**Task requirements**: Scan the records beneath this line for the line holding "request_url: https://www.google.com/recaptcha/api2/aframe" and the line holding "Anti-fraud and anti-abuse", then transcribe exactly those two and all lines between.

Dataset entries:
┄┄┄┄┄┄┄┄┄┄┄┄┄┄┄┄┄┄┄┄
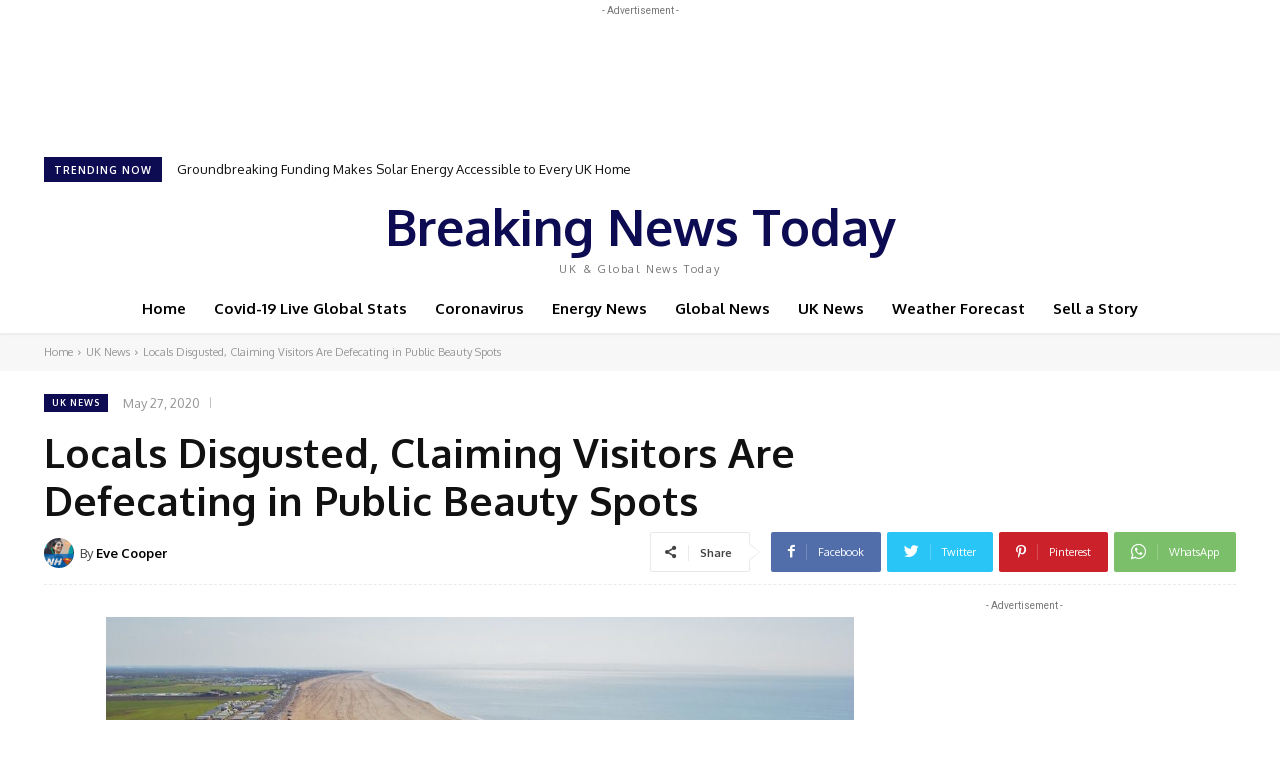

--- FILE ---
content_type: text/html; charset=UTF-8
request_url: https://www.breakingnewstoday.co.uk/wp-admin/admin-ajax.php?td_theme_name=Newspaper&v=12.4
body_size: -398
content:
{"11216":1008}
┄┄┄┄┄┄┄┄┄┄┄┄┄┄┄┄┄┄┄┄
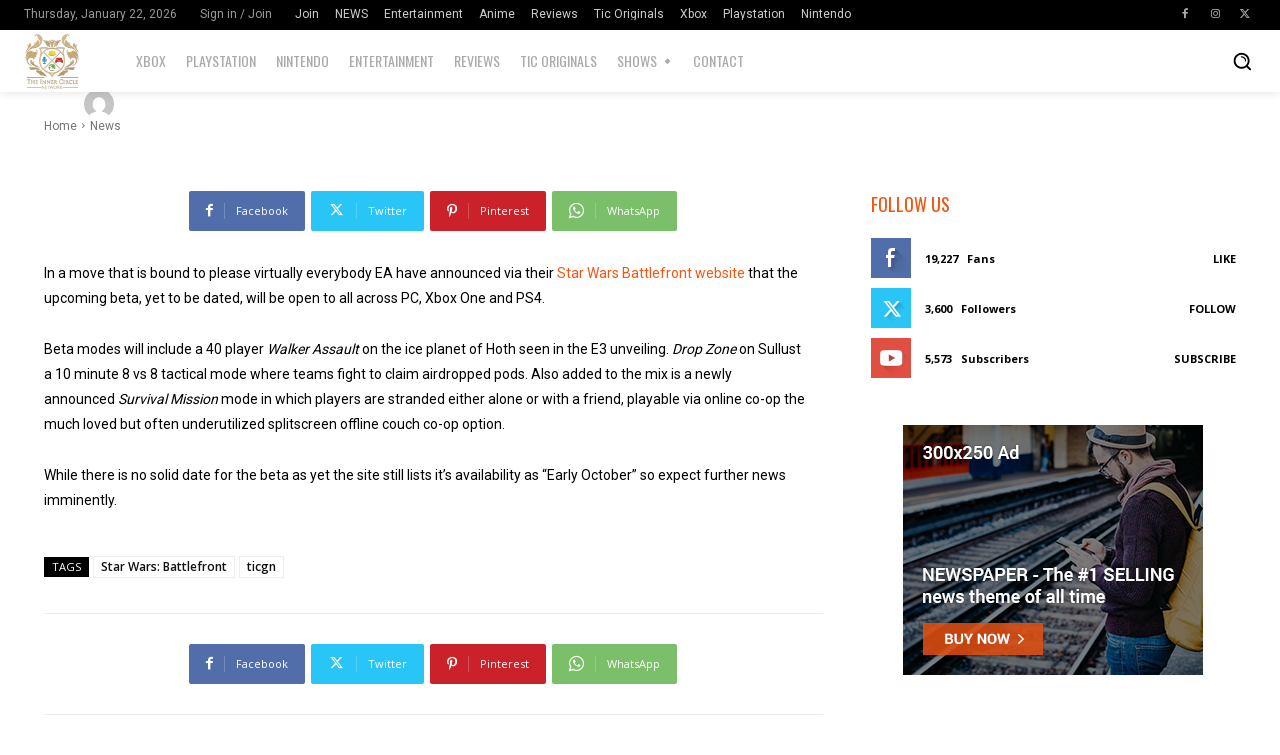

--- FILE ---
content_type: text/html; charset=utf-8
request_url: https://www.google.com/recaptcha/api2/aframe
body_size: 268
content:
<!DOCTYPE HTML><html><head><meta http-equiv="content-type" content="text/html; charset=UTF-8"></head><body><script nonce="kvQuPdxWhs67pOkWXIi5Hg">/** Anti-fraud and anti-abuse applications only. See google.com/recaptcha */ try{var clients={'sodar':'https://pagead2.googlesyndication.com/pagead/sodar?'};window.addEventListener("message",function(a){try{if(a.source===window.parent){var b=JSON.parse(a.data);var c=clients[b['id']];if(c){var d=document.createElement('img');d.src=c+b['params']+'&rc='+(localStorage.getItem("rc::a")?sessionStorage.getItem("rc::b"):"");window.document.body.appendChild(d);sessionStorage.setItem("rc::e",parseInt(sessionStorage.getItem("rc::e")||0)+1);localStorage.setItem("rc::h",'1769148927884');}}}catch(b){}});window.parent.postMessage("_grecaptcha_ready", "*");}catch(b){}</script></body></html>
┄┄┄┄┄┄┄┄┄┄┄┄┄┄┄┄┄┄┄┄
**Response area**:
request_url: https://www.google.com/recaptcha/api2/aframe
body_size: 268
content:
<!DOCTYPE HTML><html><head><meta http-equiv="content-type" content="text/html; charset=UTF-8"></head><body><script nonce="kvQuPdxWhs67pOkWXIi5Hg">/** Anti-fraud and anti-abuse applications only. See google.com/recaptcha */ try{var clients={'sodar':'https://pagead2.googlesyndication.com/pagead/sodar?'};window.addEventListener("message",function(a){try{if(a.source===window.parent){var b=JSON.parse(a.data);var c=clients[b['id']];if(c){var d=document.createElement('img');d.src=c+b['params']+'&rc='+(localStorage.getItem("rc::a")?sessionStorage.getItem("rc::b"):"");window.document.body.appendChild(d);sessionStorage.setItem("rc::e",parseInt(sessionStorage.getItem("rc::e")||0)+1);localStorage.setItem("rc::h",'1769148927884');}}}catch(b){}});window.parent.postMessage("_grecaptcha_ready", "*");}catch(b){}</script></body></html>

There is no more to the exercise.